*TO DO*
Using the listing below, print the line containing "Duck Race met waterpistolen", the line containing "台军T台走秀向学生展示实力 被网友讽刺:天线宝宝吗?", and each line between them, exactly and nothing else. Pictures stay out of the print.

··· EXTRACTED INFORMATION ···

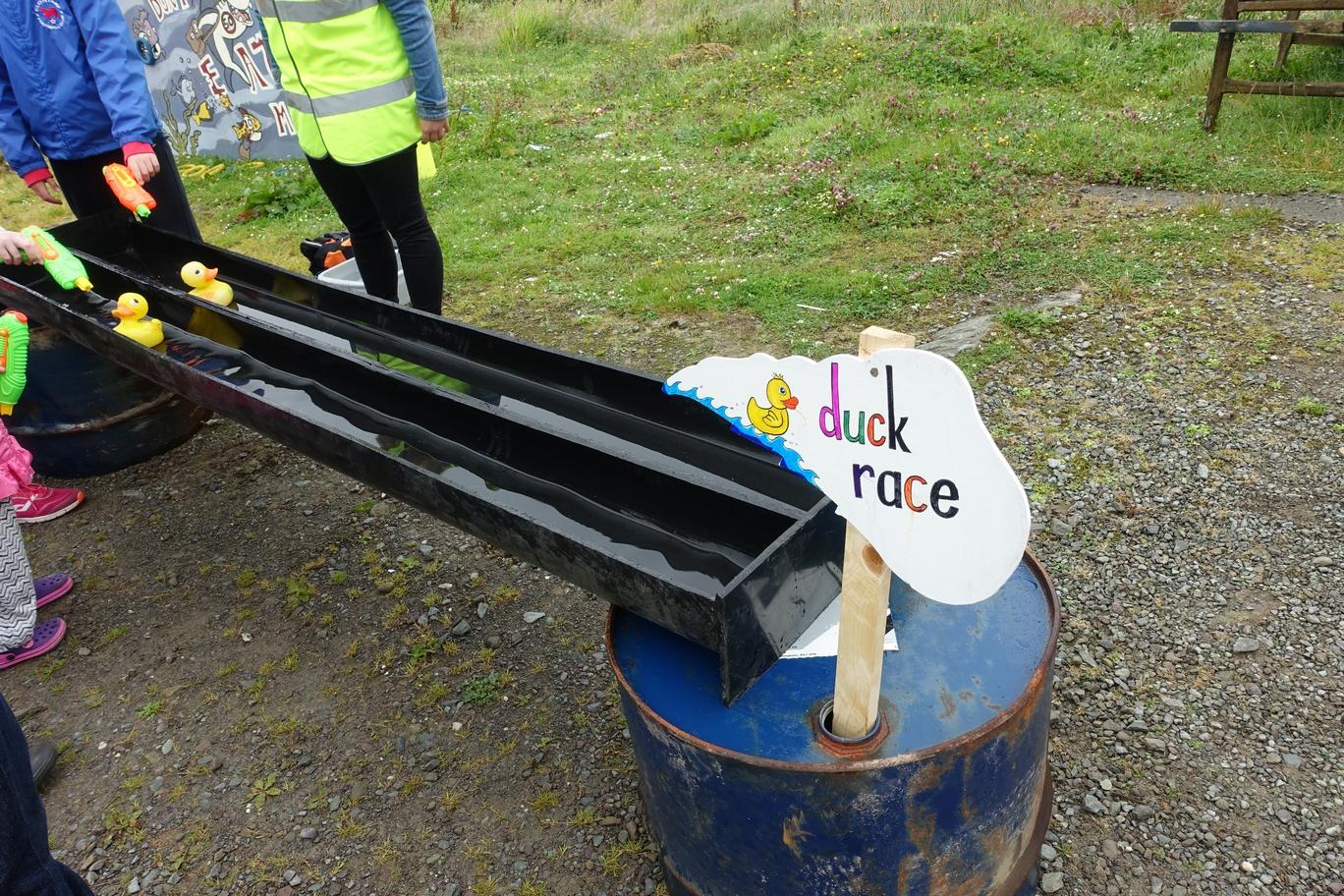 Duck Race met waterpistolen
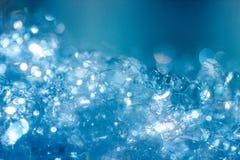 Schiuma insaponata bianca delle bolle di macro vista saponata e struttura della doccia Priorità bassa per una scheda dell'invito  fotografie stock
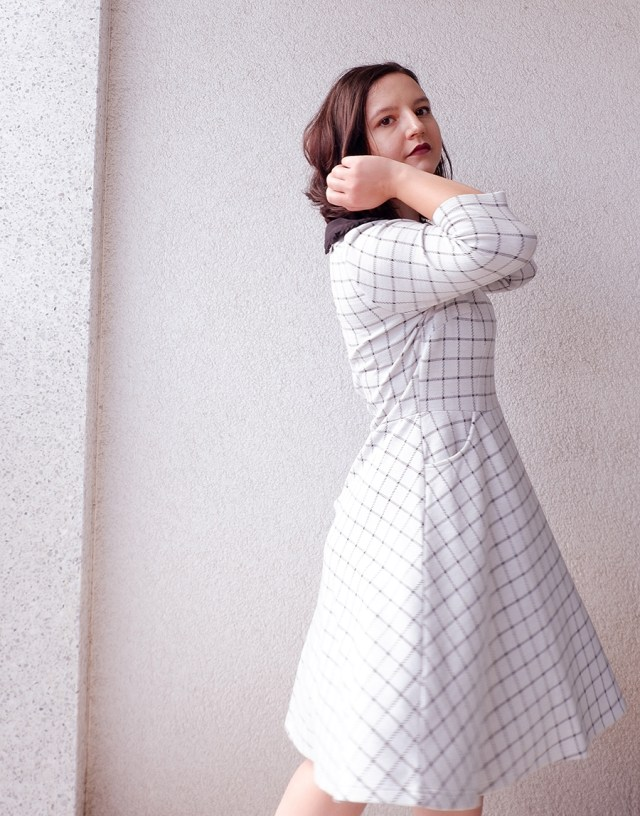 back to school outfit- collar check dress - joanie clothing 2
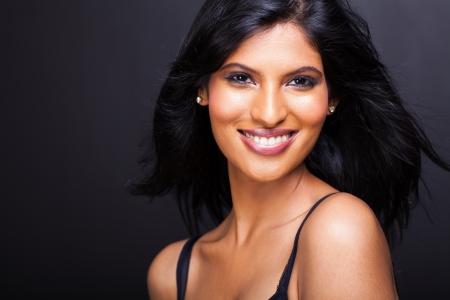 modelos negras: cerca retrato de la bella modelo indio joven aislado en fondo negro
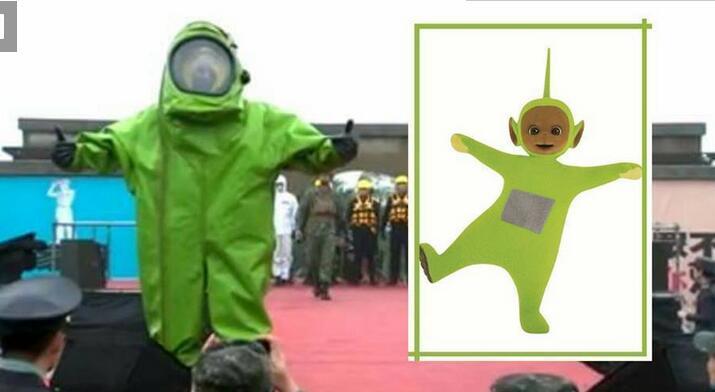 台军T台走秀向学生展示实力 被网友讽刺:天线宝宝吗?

···
··· EXTRACTED INFORMATION ···

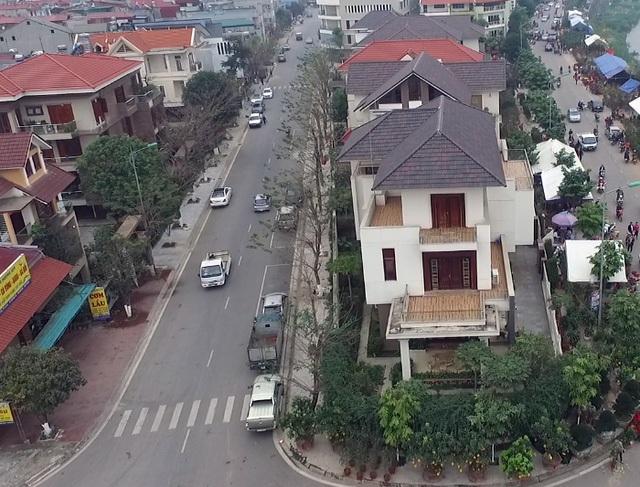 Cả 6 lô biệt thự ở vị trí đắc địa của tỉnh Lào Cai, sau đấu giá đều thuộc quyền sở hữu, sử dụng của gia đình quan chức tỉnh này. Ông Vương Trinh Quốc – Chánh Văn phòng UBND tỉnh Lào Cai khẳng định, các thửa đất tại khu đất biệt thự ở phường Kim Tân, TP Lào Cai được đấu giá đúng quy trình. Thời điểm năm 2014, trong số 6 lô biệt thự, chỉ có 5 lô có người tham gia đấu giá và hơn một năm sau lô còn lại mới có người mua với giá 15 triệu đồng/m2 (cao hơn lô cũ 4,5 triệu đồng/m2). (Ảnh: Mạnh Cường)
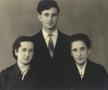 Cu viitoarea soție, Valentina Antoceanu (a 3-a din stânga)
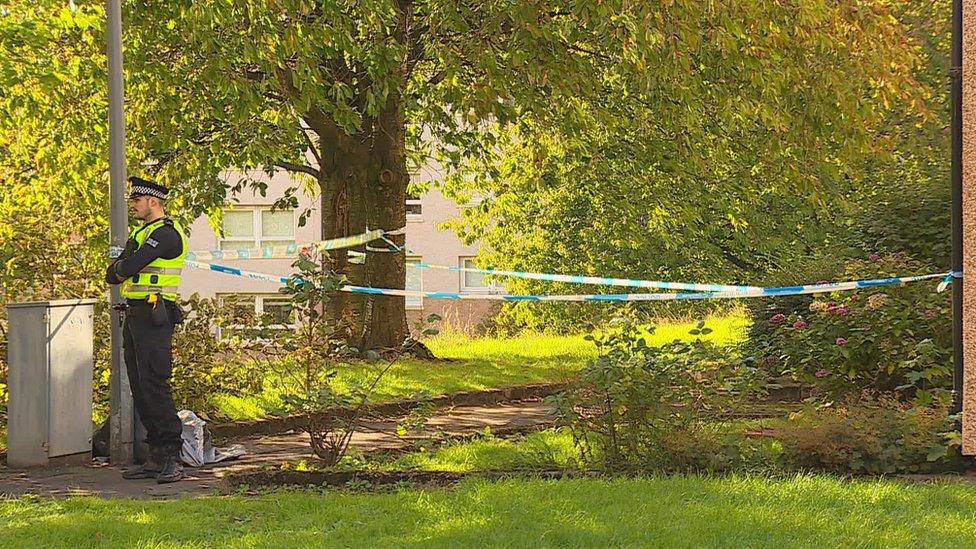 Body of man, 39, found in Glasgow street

···

*YOUR RESPONSE*
 Duck Race met waterpistolen
 Schiuma insaponata bianca delle bolle di macro vista saponata e struttura della doccia Priorità bassa per una scheda dell'invito  fotografie stock
 back to school outfit- collar check dress - joanie clothing 2
 modelos negras: cerca retrato de la bella modelo indio joven aislado en fondo negro
 台军T台走秀向学生展示实力 被网友讽刺:天线宝宝吗?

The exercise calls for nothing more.